◆ Exercise set:
(1) Decide whether each statement agrees with the Ascension worship notes, answering yes or no and quoting the words of the notes that settle it: (a) The notes are for a Sunday service on June 5, 2011. (b) According to the notes, the Ascension itself took place on a Sunday. (c) The notes give 10:30 am as the time to join the worship.
(2) Reproduce everything in the Ascension worship notes from "Today marks the" down to "or your experience?".

The feast of the ascension and why it matters...

NOTE: As is often the case on Tuesday, here are my worship notes for this coming Sunday - June 5, 2011 - which is the celebration of the Ascension of Jesus.  I am trying to explore the implications of Christ's radical grace in this message in light of tradition.  What's more, this feast day - Ascension - has been troubling for many contemporary people of faith.  So, here's a shot.  If you are in town, why not join us at 10:30 am?

Today marks the Feast Day of Christ’s Ascension into heaven: well, literally that took place on Thursday – 40 days after the resurrection of Easter – but given our penchant for convenience and efficiency, the contemporary church allows us to celebrate this ecumenical blessing on a Sunday. After all, more people are more likely to be in worship today than on Thursday, right?

• So what do you know about Christ’s ascension into heaven?

• The texts and the creeds tell us that he now sits at the right hand of the Father but what does that really mean? Any thoughts from today’s readings or your experience?

◆ Data section:
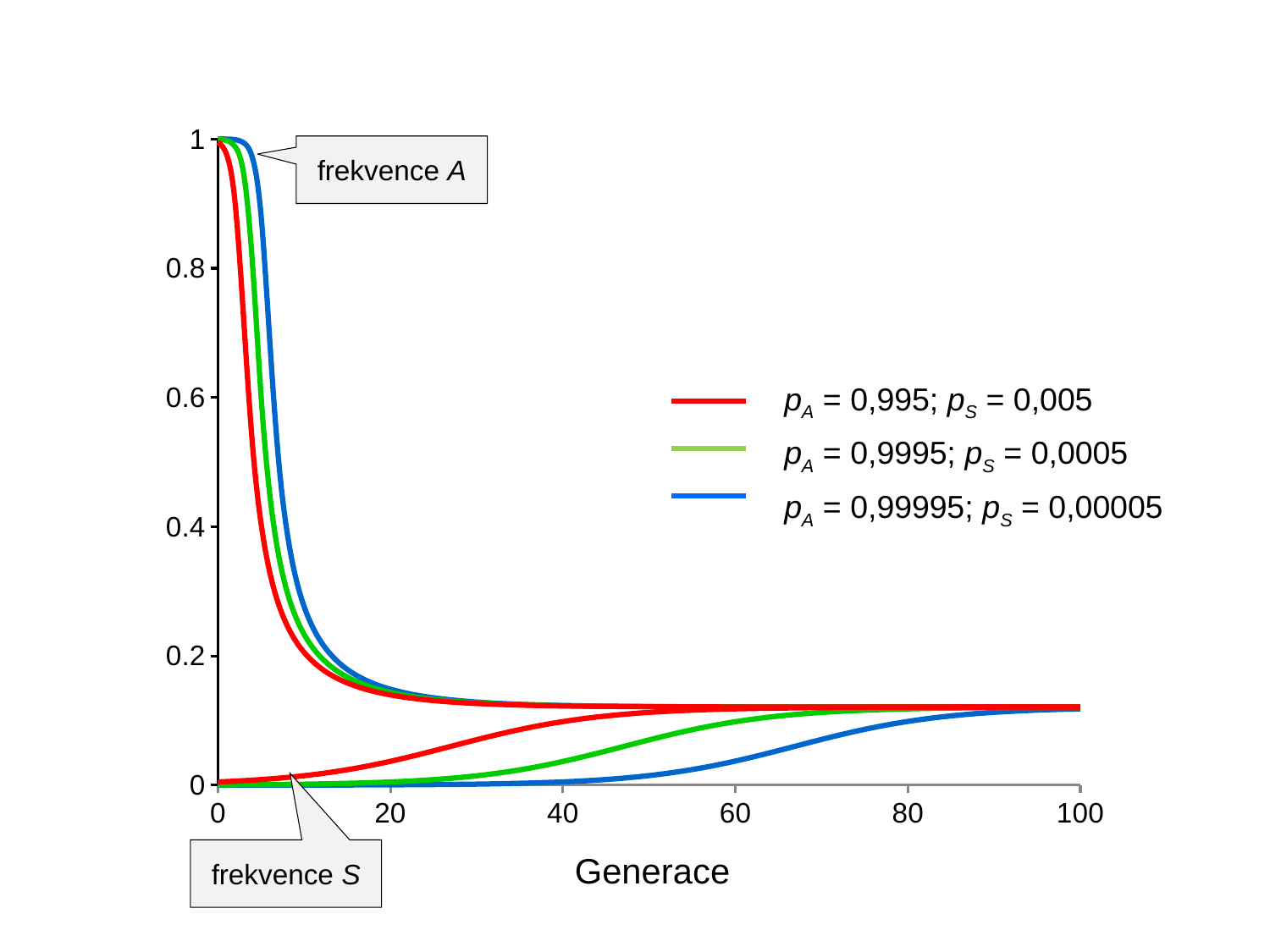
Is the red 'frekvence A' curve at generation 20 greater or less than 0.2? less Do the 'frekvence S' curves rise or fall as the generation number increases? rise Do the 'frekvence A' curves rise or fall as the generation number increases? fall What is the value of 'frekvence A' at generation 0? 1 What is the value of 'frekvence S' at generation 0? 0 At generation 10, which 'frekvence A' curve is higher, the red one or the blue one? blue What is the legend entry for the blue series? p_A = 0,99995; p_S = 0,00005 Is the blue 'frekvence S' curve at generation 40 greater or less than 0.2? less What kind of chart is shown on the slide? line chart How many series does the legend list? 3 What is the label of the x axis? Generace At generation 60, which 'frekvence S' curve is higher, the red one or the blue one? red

◆ Solutions to the problems:
(1)
(a) Yes: "here are my worship notes for this coming Sunday - June 5, 2011"
(b) No: "well, literally that took place on Thursday"
(c) Yes: "why not join us at 10:30 am?"

(2)
Today marks the Feast Day of Christ’s Ascension into heaven: well, literally that took place on Thursday – 40 days after the resurrection of Easter – but given our penchant for convenience and efficiency, the contemporary church allows us to celebrate this ecumenical blessing on a Sunday. After all, more people are more likely to be in worship today than on Thursday, right?

• So what do you know about Christ’s ascension into heaven?

• The texts and the creeds tell us that he now sits at the right hand of the Father but what does that really mean? Any thoughts from today’s readings or your experience?